In a recent letter to members, SDEA President Bill Freeman calls the district’s budget predictions “premature” and says the proposed layoffs are based on a worst-case scenario that “has never once happened since the layoff cycle began in 2008.”

“With the release of the 2012-2013 budget books … our district has launched its now annual cycle of budgeting from a projected worst-case scenario that historically has never come to pass,” Freeman writes. “The district has publicly stated that they are planning to issue layoff notices to more than 1,000 educators – just as they did last year, only to recall nearly every single layoff in order to open schools in the fall.”

Clearly, Freeman isn’t losing much sleep over the San Diego Unified School District’s nine-figure deficit.

But some of union’s rank-and-file members see Freeman’s attitude as cavalier and indifferent toward the 821 teachers whose jobs are hanging in the balance.

Two middle schools teachers, Erin Schumacher and Kaitlin Rosichan, explained their concerns in a recent letter to Freeman which was later published on VoiceOfSanDiego.org.

“With the recession lasting longer than expected when the contract was first negotiated with San Diego Unified (in 2010), we would like to see the union be willing to address employee concessions,” Schumacher and Rosichan write. .” .. Not only would this benefit the teachers currently at their sites working within their communities, but also the students whose learning will be most greatly affected.”

They also take aim at the practice of basing teacher layoffs on seniority, and argue it is the young teachers who pay the price of SDEA’s intransigent behavior.

“The current cycle of pink slips and layoffs for the new teachers has continued, will continue, until we are willing to work with each other as professionals,” writes Schumacher and Rosichan.

It all comes down to money

With growing criticism from the public and its own membership, why aren’t SDEA leaders being more cooperative in helping solve the district’s worsening budget problems?

As usual, it all comes down to money.

When the final year of SDEA’s current three-year contract kicks in this summer, union members will receive pay raises of 7.2 percent.

The first two years of their contract contained five fewer school days, which acted as a temporary wage reduction of 2.7 percent. Senior union members – those not affected by the potential layoffs – want that 7.2 percent raise, and are willing to risk the careers of their young colleagues to get it.

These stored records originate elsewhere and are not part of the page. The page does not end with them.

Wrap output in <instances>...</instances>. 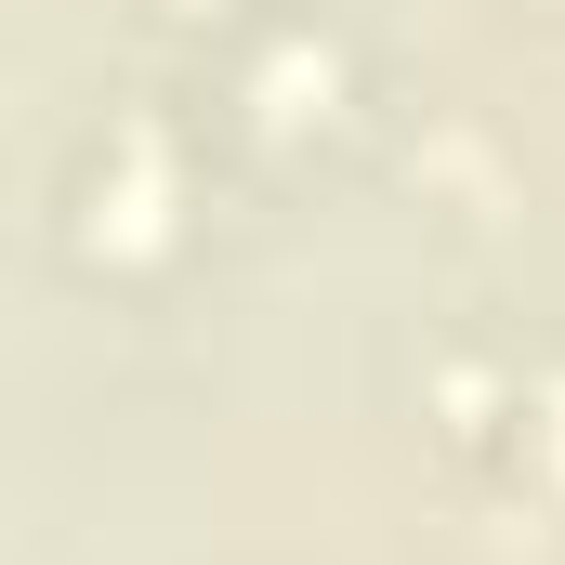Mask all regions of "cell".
Returning <instances> with one entry per match:
<instances>
[{"mask_svg": "<svg viewBox=\"0 0 565 565\" xmlns=\"http://www.w3.org/2000/svg\"><path fill=\"white\" fill-rule=\"evenodd\" d=\"M500 460H513V487H526L540 513H565V342L526 355V408H513V434H500Z\"/></svg>", "mask_w": 565, "mask_h": 565, "instance_id": "277c9868", "label": "cell"}, {"mask_svg": "<svg viewBox=\"0 0 565 565\" xmlns=\"http://www.w3.org/2000/svg\"><path fill=\"white\" fill-rule=\"evenodd\" d=\"M553 13H565V0H553Z\"/></svg>", "mask_w": 565, "mask_h": 565, "instance_id": "8992f818", "label": "cell"}, {"mask_svg": "<svg viewBox=\"0 0 565 565\" xmlns=\"http://www.w3.org/2000/svg\"><path fill=\"white\" fill-rule=\"evenodd\" d=\"M145 13H158V26H198V40H237L264 0H145Z\"/></svg>", "mask_w": 565, "mask_h": 565, "instance_id": "5b68a950", "label": "cell"}, {"mask_svg": "<svg viewBox=\"0 0 565 565\" xmlns=\"http://www.w3.org/2000/svg\"><path fill=\"white\" fill-rule=\"evenodd\" d=\"M224 119H237L250 145H316V132H342V119H355V40L264 0V13L224 40Z\"/></svg>", "mask_w": 565, "mask_h": 565, "instance_id": "7a4b0ae2", "label": "cell"}, {"mask_svg": "<svg viewBox=\"0 0 565 565\" xmlns=\"http://www.w3.org/2000/svg\"><path fill=\"white\" fill-rule=\"evenodd\" d=\"M408 184H422V211H447V224H487L500 198H513V158H500V132L487 119H422L408 132Z\"/></svg>", "mask_w": 565, "mask_h": 565, "instance_id": "3957f363", "label": "cell"}, {"mask_svg": "<svg viewBox=\"0 0 565 565\" xmlns=\"http://www.w3.org/2000/svg\"><path fill=\"white\" fill-rule=\"evenodd\" d=\"M184 211H198V145L171 106H119L93 119L79 171H66V250L79 277H158L184 250Z\"/></svg>", "mask_w": 565, "mask_h": 565, "instance_id": "6da1fadb", "label": "cell"}]
</instances>
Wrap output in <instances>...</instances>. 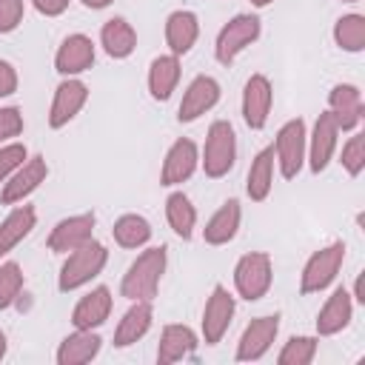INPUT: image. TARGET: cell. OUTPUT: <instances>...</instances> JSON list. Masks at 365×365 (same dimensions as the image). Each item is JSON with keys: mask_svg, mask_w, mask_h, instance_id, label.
I'll list each match as a JSON object with an SVG mask.
<instances>
[{"mask_svg": "<svg viewBox=\"0 0 365 365\" xmlns=\"http://www.w3.org/2000/svg\"><path fill=\"white\" fill-rule=\"evenodd\" d=\"M168 265V254L165 245H154L137 254V259L125 268L123 279H120V297H125L128 302L134 299H154L160 279L165 274Z\"/></svg>", "mask_w": 365, "mask_h": 365, "instance_id": "1", "label": "cell"}, {"mask_svg": "<svg viewBox=\"0 0 365 365\" xmlns=\"http://www.w3.org/2000/svg\"><path fill=\"white\" fill-rule=\"evenodd\" d=\"M106 262H108L106 245L97 242V240H88L86 245L66 254V259L60 265V274H57V288L63 294H68V291H77V288L88 285L106 268Z\"/></svg>", "mask_w": 365, "mask_h": 365, "instance_id": "2", "label": "cell"}, {"mask_svg": "<svg viewBox=\"0 0 365 365\" xmlns=\"http://www.w3.org/2000/svg\"><path fill=\"white\" fill-rule=\"evenodd\" d=\"M200 163H202L205 177H211V180H220L234 168V163H237V134H234V125L228 120H214L208 125Z\"/></svg>", "mask_w": 365, "mask_h": 365, "instance_id": "3", "label": "cell"}, {"mask_svg": "<svg viewBox=\"0 0 365 365\" xmlns=\"http://www.w3.org/2000/svg\"><path fill=\"white\" fill-rule=\"evenodd\" d=\"M342 262H345V242L342 240H334V242L322 245L319 251H314L305 259V265H302L299 294H319V291H325L336 279Z\"/></svg>", "mask_w": 365, "mask_h": 365, "instance_id": "4", "label": "cell"}, {"mask_svg": "<svg viewBox=\"0 0 365 365\" xmlns=\"http://www.w3.org/2000/svg\"><path fill=\"white\" fill-rule=\"evenodd\" d=\"M274 262L265 251H248L234 265V288L245 302H257L271 291Z\"/></svg>", "mask_w": 365, "mask_h": 365, "instance_id": "5", "label": "cell"}, {"mask_svg": "<svg viewBox=\"0 0 365 365\" xmlns=\"http://www.w3.org/2000/svg\"><path fill=\"white\" fill-rule=\"evenodd\" d=\"M274 163L279 165V174L285 180H294L302 165H305V151H308V131H305V120L294 117L288 123L279 125L277 137H274Z\"/></svg>", "mask_w": 365, "mask_h": 365, "instance_id": "6", "label": "cell"}, {"mask_svg": "<svg viewBox=\"0 0 365 365\" xmlns=\"http://www.w3.org/2000/svg\"><path fill=\"white\" fill-rule=\"evenodd\" d=\"M262 31V20L257 14H234L214 40V57L222 66H231Z\"/></svg>", "mask_w": 365, "mask_h": 365, "instance_id": "7", "label": "cell"}, {"mask_svg": "<svg viewBox=\"0 0 365 365\" xmlns=\"http://www.w3.org/2000/svg\"><path fill=\"white\" fill-rule=\"evenodd\" d=\"M234 311H237V302H234L231 291H228L225 285H214L211 294H208V299H205L202 319H200L202 342H205V345H220V342H222V336H225L228 328H231Z\"/></svg>", "mask_w": 365, "mask_h": 365, "instance_id": "8", "label": "cell"}, {"mask_svg": "<svg viewBox=\"0 0 365 365\" xmlns=\"http://www.w3.org/2000/svg\"><path fill=\"white\" fill-rule=\"evenodd\" d=\"M277 334H279V314L254 317L245 325V331L240 334L234 359L237 362H257V359H262L271 351V345L277 342Z\"/></svg>", "mask_w": 365, "mask_h": 365, "instance_id": "9", "label": "cell"}, {"mask_svg": "<svg viewBox=\"0 0 365 365\" xmlns=\"http://www.w3.org/2000/svg\"><path fill=\"white\" fill-rule=\"evenodd\" d=\"M48 177V163L43 154H31L0 188V202L3 205H17L23 202L29 194H34Z\"/></svg>", "mask_w": 365, "mask_h": 365, "instance_id": "10", "label": "cell"}, {"mask_svg": "<svg viewBox=\"0 0 365 365\" xmlns=\"http://www.w3.org/2000/svg\"><path fill=\"white\" fill-rule=\"evenodd\" d=\"M200 165V148L191 137H177L168 151H165V160H163V168H160V185L165 188H174L180 182H185Z\"/></svg>", "mask_w": 365, "mask_h": 365, "instance_id": "11", "label": "cell"}, {"mask_svg": "<svg viewBox=\"0 0 365 365\" xmlns=\"http://www.w3.org/2000/svg\"><path fill=\"white\" fill-rule=\"evenodd\" d=\"M220 94H222V88L211 74H197L182 91V100H180V108H177V120L180 123L200 120L205 111H211L220 103Z\"/></svg>", "mask_w": 365, "mask_h": 365, "instance_id": "12", "label": "cell"}, {"mask_svg": "<svg viewBox=\"0 0 365 365\" xmlns=\"http://www.w3.org/2000/svg\"><path fill=\"white\" fill-rule=\"evenodd\" d=\"M94 225H97V217H94L91 211L63 217V220L51 228L46 245H48L51 254H68V251L86 245L88 240H94Z\"/></svg>", "mask_w": 365, "mask_h": 365, "instance_id": "13", "label": "cell"}, {"mask_svg": "<svg viewBox=\"0 0 365 365\" xmlns=\"http://www.w3.org/2000/svg\"><path fill=\"white\" fill-rule=\"evenodd\" d=\"M336 143H339V128L331 117V111H322L308 134V151H305V160H308V168L311 174H322L328 168V163L334 160V151H336Z\"/></svg>", "mask_w": 365, "mask_h": 365, "instance_id": "14", "label": "cell"}, {"mask_svg": "<svg viewBox=\"0 0 365 365\" xmlns=\"http://www.w3.org/2000/svg\"><path fill=\"white\" fill-rule=\"evenodd\" d=\"M274 106V88L265 74H251L242 88V120L251 131H262Z\"/></svg>", "mask_w": 365, "mask_h": 365, "instance_id": "15", "label": "cell"}, {"mask_svg": "<svg viewBox=\"0 0 365 365\" xmlns=\"http://www.w3.org/2000/svg\"><path fill=\"white\" fill-rule=\"evenodd\" d=\"M88 100V86L77 77H63V83L54 88L51 97V108H48V125L51 128H63L68 125L86 106Z\"/></svg>", "mask_w": 365, "mask_h": 365, "instance_id": "16", "label": "cell"}, {"mask_svg": "<svg viewBox=\"0 0 365 365\" xmlns=\"http://www.w3.org/2000/svg\"><path fill=\"white\" fill-rule=\"evenodd\" d=\"M328 111H331V117H334L339 131H356V125L362 123V114H365L359 86L336 83L328 91Z\"/></svg>", "mask_w": 365, "mask_h": 365, "instance_id": "17", "label": "cell"}, {"mask_svg": "<svg viewBox=\"0 0 365 365\" xmlns=\"http://www.w3.org/2000/svg\"><path fill=\"white\" fill-rule=\"evenodd\" d=\"M94 54L97 51L88 34H68L54 54V68L63 77H77L94 66Z\"/></svg>", "mask_w": 365, "mask_h": 365, "instance_id": "18", "label": "cell"}, {"mask_svg": "<svg viewBox=\"0 0 365 365\" xmlns=\"http://www.w3.org/2000/svg\"><path fill=\"white\" fill-rule=\"evenodd\" d=\"M354 319V297L348 288H334V294L322 302L319 314H317V336H334L339 331H345Z\"/></svg>", "mask_w": 365, "mask_h": 365, "instance_id": "19", "label": "cell"}, {"mask_svg": "<svg viewBox=\"0 0 365 365\" xmlns=\"http://www.w3.org/2000/svg\"><path fill=\"white\" fill-rule=\"evenodd\" d=\"M111 305H114L111 291L106 285H97L86 297H80L77 305L71 308V325L80 328V331H97L108 319Z\"/></svg>", "mask_w": 365, "mask_h": 365, "instance_id": "20", "label": "cell"}, {"mask_svg": "<svg viewBox=\"0 0 365 365\" xmlns=\"http://www.w3.org/2000/svg\"><path fill=\"white\" fill-rule=\"evenodd\" d=\"M154 322V305L151 299H134L131 308L123 314V319L114 328V348H128L134 342H140Z\"/></svg>", "mask_w": 365, "mask_h": 365, "instance_id": "21", "label": "cell"}, {"mask_svg": "<svg viewBox=\"0 0 365 365\" xmlns=\"http://www.w3.org/2000/svg\"><path fill=\"white\" fill-rule=\"evenodd\" d=\"M200 37V17L188 9H177L165 17V46H168V54H188L194 48Z\"/></svg>", "mask_w": 365, "mask_h": 365, "instance_id": "22", "label": "cell"}, {"mask_svg": "<svg viewBox=\"0 0 365 365\" xmlns=\"http://www.w3.org/2000/svg\"><path fill=\"white\" fill-rule=\"evenodd\" d=\"M200 339L197 334L188 328V325H180V322H171L163 328L160 334V342H157V362L160 365H171V362H180L185 356H191L197 351Z\"/></svg>", "mask_w": 365, "mask_h": 365, "instance_id": "23", "label": "cell"}, {"mask_svg": "<svg viewBox=\"0 0 365 365\" xmlns=\"http://www.w3.org/2000/svg\"><path fill=\"white\" fill-rule=\"evenodd\" d=\"M240 222H242V205H240V200H225L214 214H211V220L205 222V228H202V240L208 242V245H228L234 237H237V231H240Z\"/></svg>", "mask_w": 365, "mask_h": 365, "instance_id": "24", "label": "cell"}, {"mask_svg": "<svg viewBox=\"0 0 365 365\" xmlns=\"http://www.w3.org/2000/svg\"><path fill=\"white\" fill-rule=\"evenodd\" d=\"M103 348V339L97 331H80L74 328V334L63 336V342L57 345V365H86L91 362Z\"/></svg>", "mask_w": 365, "mask_h": 365, "instance_id": "25", "label": "cell"}, {"mask_svg": "<svg viewBox=\"0 0 365 365\" xmlns=\"http://www.w3.org/2000/svg\"><path fill=\"white\" fill-rule=\"evenodd\" d=\"M37 225V211L34 205H26V202H17L3 220H0V257L14 251L29 234L31 228Z\"/></svg>", "mask_w": 365, "mask_h": 365, "instance_id": "26", "label": "cell"}, {"mask_svg": "<svg viewBox=\"0 0 365 365\" xmlns=\"http://www.w3.org/2000/svg\"><path fill=\"white\" fill-rule=\"evenodd\" d=\"M100 46L111 60H125L137 48V31L125 17H111L100 29Z\"/></svg>", "mask_w": 365, "mask_h": 365, "instance_id": "27", "label": "cell"}, {"mask_svg": "<svg viewBox=\"0 0 365 365\" xmlns=\"http://www.w3.org/2000/svg\"><path fill=\"white\" fill-rule=\"evenodd\" d=\"M180 74H182V68H180V57L177 54H160V57H154L151 66H148V94L154 100L165 103L174 94V88L180 83Z\"/></svg>", "mask_w": 365, "mask_h": 365, "instance_id": "28", "label": "cell"}, {"mask_svg": "<svg viewBox=\"0 0 365 365\" xmlns=\"http://www.w3.org/2000/svg\"><path fill=\"white\" fill-rule=\"evenodd\" d=\"M271 185H274V148L265 145L254 154V160L248 165L245 194L251 197V202H262V200H268Z\"/></svg>", "mask_w": 365, "mask_h": 365, "instance_id": "29", "label": "cell"}, {"mask_svg": "<svg viewBox=\"0 0 365 365\" xmlns=\"http://www.w3.org/2000/svg\"><path fill=\"white\" fill-rule=\"evenodd\" d=\"M165 220H168L171 231H174L180 240H191V237H194V228H197V208H194V202L188 200V194L171 191V194L165 197Z\"/></svg>", "mask_w": 365, "mask_h": 365, "instance_id": "30", "label": "cell"}, {"mask_svg": "<svg viewBox=\"0 0 365 365\" xmlns=\"http://www.w3.org/2000/svg\"><path fill=\"white\" fill-rule=\"evenodd\" d=\"M151 222L143 214H123L111 225V237L120 248H143L151 240Z\"/></svg>", "mask_w": 365, "mask_h": 365, "instance_id": "31", "label": "cell"}, {"mask_svg": "<svg viewBox=\"0 0 365 365\" xmlns=\"http://www.w3.org/2000/svg\"><path fill=\"white\" fill-rule=\"evenodd\" d=\"M334 43L348 54H359L365 48V17L354 11L342 14L334 23Z\"/></svg>", "mask_w": 365, "mask_h": 365, "instance_id": "32", "label": "cell"}, {"mask_svg": "<svg viewBox=\"0 0 365 365\" xmlns=\"http://www.w3.org/2000/svg\"><path fill=\"white\" fill-rule=\"evenodd\" d=\"M317 348H319V339L317 336H291L279 354H277V362L279 365H311L314 356H317Z\"/></svg>", "mask_w": 365, "mask_h": 365, "instance_id": "33", "label": "cell"}, {"mask_svg": "<svg viewBox=\"0 0 365 365\" xmlns=\"http://www.w3.org/2000/svg\"><path fill=\"white\" fill-rule=\"evenodd\" d=\"M23 285H26L23 268H20L14 259L3 262V265H0V311L11 308V305L17 302V297H20Z\"/></svg>", "mask_w": 365, "mask_h": 365, "instance_id": "34", "label": "cell"}, {"mask_svg": "<svg viewBox=\"0 0 365 365\" xmlns=\"http://www.w3.org/2000/svg\"><path fill=\"white\" fill-rule=\"evenodd\" d=\"M339 163L351 177H359L365 171V131H356L354 137H348V143L342 145Z\"/></svg>", "mask_w": 365, "mask_h": 365, "instance_id": "35", "label": "cell"}, {"mask_svg": "<svg viewBox=\"0 0 365 365\" xmlns=\"http://www.w3.org/2000/svg\"><path fill=\"white\" fill-rule=\"evenodd\" d=\"M26 160H29V148H26L23 143H11V140L3 143V145H0V185H3Z\"/></svg>", "mask_w": 365, "mask_h": 365, "instance_id": "36", "label": "cell"}, {"mask_svg": "<svg viewBox=\"0 0 365 365\" xmlns=\"http://www.w3.org/2000/svg\"><path fill=\"white\" fill-rule=\"evenodd\" d=\"M23 114L14 106H0V145L23 134Z\"/></svg>", "mask_w": 365, "mask_h": 365, "instance_id": "37", "label": "cell"}, {"mask_svg": "<svg viewBox=\"0 0 365 365\" xmlns=\"http://www.w3.org/2000/svg\"><path fill=\"white\" fill-rule=\"evenodd\" d=\"M26 14V3L23 0H0V34H11Z\"/></svg>", "mask_w": 365, "mask_h": 365, "instance_id": "38", "label": "cell"}, {"mask_svg": "<svg viewBox=\"0 0 365 365\" xmlns=\"http://www.w3.org/2000/svg\"><path fill=\"white\" fill-rule=\"evenodd\" d=\"M17 68L9 60H0V97H11L17 91Z\"/></svg>", "mask_w": 365, "mask_h": 365, "instance_id": "39", "label": "cell"}, {"mask_svg": "<svg viewBox=\"0 0 365 365\" xmlns=\"http://www.w3.org/2000/svg\"><path fill=\"white\" fill-rule=\"evenodd\" d=\"M68 3H71V0H31V6H34L40 14H46V17H60V14L68 9Z\"/></svg>", "mask_w": 365, "mask_h": 365, "instance_id": "40", "label": "cell"}, {"mask_svg": "<svg viewBox=\"0 0 365 365\" xmlns=\"http://www.w3.org/2000/svg\"><path fill=\"white\" fill-rule=\"evenodd\" d=\"M351 297H354V302H359V305H365V271H359V274H356V279H354V291H351Z\"/></svg>", "mask_w": 365, "mask_h": 365, "instance_id": "41", "label": "cell"}, {"mask_svg": "<svg viewBox=\"0 0 365 365\" xmlns=\"http://www.w3.org/2000/svg\"><path fill=\"white\" fill-rule=\"evenodd\" d=\"M80 3H83L86 9H94V11H97V9H106V6H111L114 0H80Z\"/></svg>", "mask_w": 365, "mask_h": 365, "instance_id": "42", "label": "cell"}, {"mask_svg": "<svg viewBox=\"0 0 365 365\" xmlns=\"http://www.w3.org/2000/svg\"><path fill=\"white\" fill-rule=\"evenodd\" d=\"M6 351H9V339H6V334L0 331V359L6 356Z\"/></svg>", "mask_w": 365, "mask_h": 365, "instance_id": "43", "label": "cell"}, {"mask_svg": "<svg viewBox=\"0 0 365 365\" xmlns=\"http://www.w3.org/2000/svg\"><path fill=\"white\" fill-rule=\"evenodd\" d=\"M274 0H251V6H257V9H265V6H271Z\"/></svg>", "mask_w": 365, "mask_h": 365, "instance_id": "44", "label": "cell"}, {"mask_svg": "<svg viewBox=\"0 0 365 365\" xmlns=\"http://www.w3.org/2000/svg\"><path fill=\"white\" fill-rule=\"evenodd\" d=\"M342 3H356V0H342Z\"/></svg>", "mask_w": 365, "mask_h": 365, "instance_id": "45", "label": "cell"}]
</instances>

But saying that out loud would be terrible public relations for the union. So instead, SDEA leaders are pretending the budget problems don’t really exist.

They argue that state lawmakers will restore K-12 dollars by the time the budget gets voted on in June.

If lawmakers don’t deliver, SDEA leaders say California voters will certainly approve a tax hike which would funnel more money into the state’s public education system.

But even that might be wishful thinking, as there may be as many as three tax hike proposals competing on the statewide ballot next November.

As a recent Orange County Register editorial notes, ” … [S]everal initiatives on the same ballot could confuse voters and divide the pro-tax vote, resulting in none of them passing.”

If that happens, Gov. Jerry Brown has indicated he will proceed with plans to cut $4.8 billion from schools.

Should the worst-case scenario come to pass, the San Diego school district will need twice as many concessions from its school employee unions as it’s currently seeking, reports the Union-Tribune.

That would be disastrous for teachers and students alike. Nevertheless, Freeman and other union leaders are choosing to ignore the gathering storm clouds, believing that it never rains in southern California.

But like the old song says, sometimes “it pours.”

And when it does, it will be San Diego’s students and youngest teachers who will be left standing in the rain.